● **Passage shown**:
I am trying to model domain in logic (first order logic or some of modal logics) and I have variable which is degree and not true-false variable. There can be different conclusions depending on the degree of this variable. How to model such variable? If v ir degree variable and n degrees are possible, then v can be modelled by introduction of n propositional variables v1=true <= v=1, v2=true <= v=2 and so on. Additional constraints (axioms) should be introducted - e.g. only one variable from v1, ..., vn can be true.

Introduction of additional variables is not good, because: 1) it increases complexity; 2) it is not extendable in simple manner.

The question is - maybe there is some syntactic sugar available for degrees, or maybe special logics are already available for handing degrees of even variables whose domain is set of natural numbers?

Prolog and other logical programming environments has this feature, maybe this can be brought back to the theory as well.

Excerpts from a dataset
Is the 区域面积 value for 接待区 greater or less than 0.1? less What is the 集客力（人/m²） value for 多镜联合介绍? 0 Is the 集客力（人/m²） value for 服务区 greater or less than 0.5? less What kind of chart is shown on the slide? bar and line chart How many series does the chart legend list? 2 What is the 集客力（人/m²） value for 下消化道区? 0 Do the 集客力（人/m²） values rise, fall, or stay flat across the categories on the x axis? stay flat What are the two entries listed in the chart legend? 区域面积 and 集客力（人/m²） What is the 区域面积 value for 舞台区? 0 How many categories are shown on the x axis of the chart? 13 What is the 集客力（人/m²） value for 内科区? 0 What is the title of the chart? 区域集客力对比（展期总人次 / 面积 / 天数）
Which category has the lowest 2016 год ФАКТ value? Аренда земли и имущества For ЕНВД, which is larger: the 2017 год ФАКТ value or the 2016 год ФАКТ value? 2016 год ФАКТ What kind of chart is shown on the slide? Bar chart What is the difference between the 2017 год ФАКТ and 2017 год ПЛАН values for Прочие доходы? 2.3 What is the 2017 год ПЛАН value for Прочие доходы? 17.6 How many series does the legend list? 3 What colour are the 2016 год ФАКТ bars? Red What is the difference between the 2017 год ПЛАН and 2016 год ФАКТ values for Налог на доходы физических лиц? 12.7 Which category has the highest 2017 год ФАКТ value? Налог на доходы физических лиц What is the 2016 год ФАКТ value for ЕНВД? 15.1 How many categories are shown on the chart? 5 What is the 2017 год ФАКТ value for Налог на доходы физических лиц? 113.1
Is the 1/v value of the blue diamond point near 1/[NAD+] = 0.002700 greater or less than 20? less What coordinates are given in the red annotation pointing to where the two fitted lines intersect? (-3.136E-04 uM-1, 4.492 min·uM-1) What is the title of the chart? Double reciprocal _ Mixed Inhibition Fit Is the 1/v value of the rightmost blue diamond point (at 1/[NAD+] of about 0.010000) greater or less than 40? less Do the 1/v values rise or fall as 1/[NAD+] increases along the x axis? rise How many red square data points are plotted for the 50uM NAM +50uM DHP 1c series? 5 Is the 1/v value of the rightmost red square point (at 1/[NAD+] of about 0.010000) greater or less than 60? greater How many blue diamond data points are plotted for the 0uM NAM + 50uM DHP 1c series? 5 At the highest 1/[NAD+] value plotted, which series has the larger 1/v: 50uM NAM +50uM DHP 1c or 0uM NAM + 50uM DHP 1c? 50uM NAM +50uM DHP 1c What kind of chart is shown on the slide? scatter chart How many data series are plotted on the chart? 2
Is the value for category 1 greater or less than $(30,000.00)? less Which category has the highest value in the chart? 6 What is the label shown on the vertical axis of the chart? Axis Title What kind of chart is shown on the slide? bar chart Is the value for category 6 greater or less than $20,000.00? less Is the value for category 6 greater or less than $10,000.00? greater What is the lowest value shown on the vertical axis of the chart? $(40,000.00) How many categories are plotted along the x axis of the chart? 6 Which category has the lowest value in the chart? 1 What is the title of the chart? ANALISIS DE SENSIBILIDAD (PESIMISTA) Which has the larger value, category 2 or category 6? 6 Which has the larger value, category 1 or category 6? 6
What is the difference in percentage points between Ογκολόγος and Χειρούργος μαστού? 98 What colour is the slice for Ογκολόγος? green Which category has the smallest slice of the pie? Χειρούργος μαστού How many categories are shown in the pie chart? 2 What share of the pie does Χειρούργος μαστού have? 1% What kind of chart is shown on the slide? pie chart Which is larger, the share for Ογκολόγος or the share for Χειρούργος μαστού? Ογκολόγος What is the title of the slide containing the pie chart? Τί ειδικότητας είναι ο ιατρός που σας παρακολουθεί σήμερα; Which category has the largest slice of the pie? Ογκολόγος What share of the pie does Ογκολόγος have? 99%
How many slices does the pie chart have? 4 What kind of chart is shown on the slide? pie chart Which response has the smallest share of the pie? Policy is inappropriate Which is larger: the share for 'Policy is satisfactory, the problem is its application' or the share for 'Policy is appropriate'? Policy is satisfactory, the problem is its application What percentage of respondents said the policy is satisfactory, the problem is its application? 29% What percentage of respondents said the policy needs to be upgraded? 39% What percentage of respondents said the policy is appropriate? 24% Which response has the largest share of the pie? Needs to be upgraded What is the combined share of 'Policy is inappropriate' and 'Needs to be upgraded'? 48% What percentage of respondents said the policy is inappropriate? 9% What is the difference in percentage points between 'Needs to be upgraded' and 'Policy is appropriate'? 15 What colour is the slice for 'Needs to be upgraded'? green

● **Job item A**:
According to the forum question on degree variables, what two reasons make introducing additional variables a poor approach?
● **Job item B**:
List every logic or programming environment that the forum question on degree variables mentions by name.
● **Job item C**:
From the forum question on degree variables, extract the passage from "Introduction of additional" up to and including "of natural numbers?".

● **Worked solution A**:
It increases complexity, and it is not extendable in a simple manner.

● **Worked solution B**:
First order logic, modal logics, Prolog

● **Worked solution C**:
Introduction of additional variables is not good, because: 1) it increases complexity; 2) it is not extendable in simple manner.

The question is - maybe there is some syntactic sugar available for degrees, or maybe special logics are already available for handing degrees of even variables whose domain is set of natural numbers?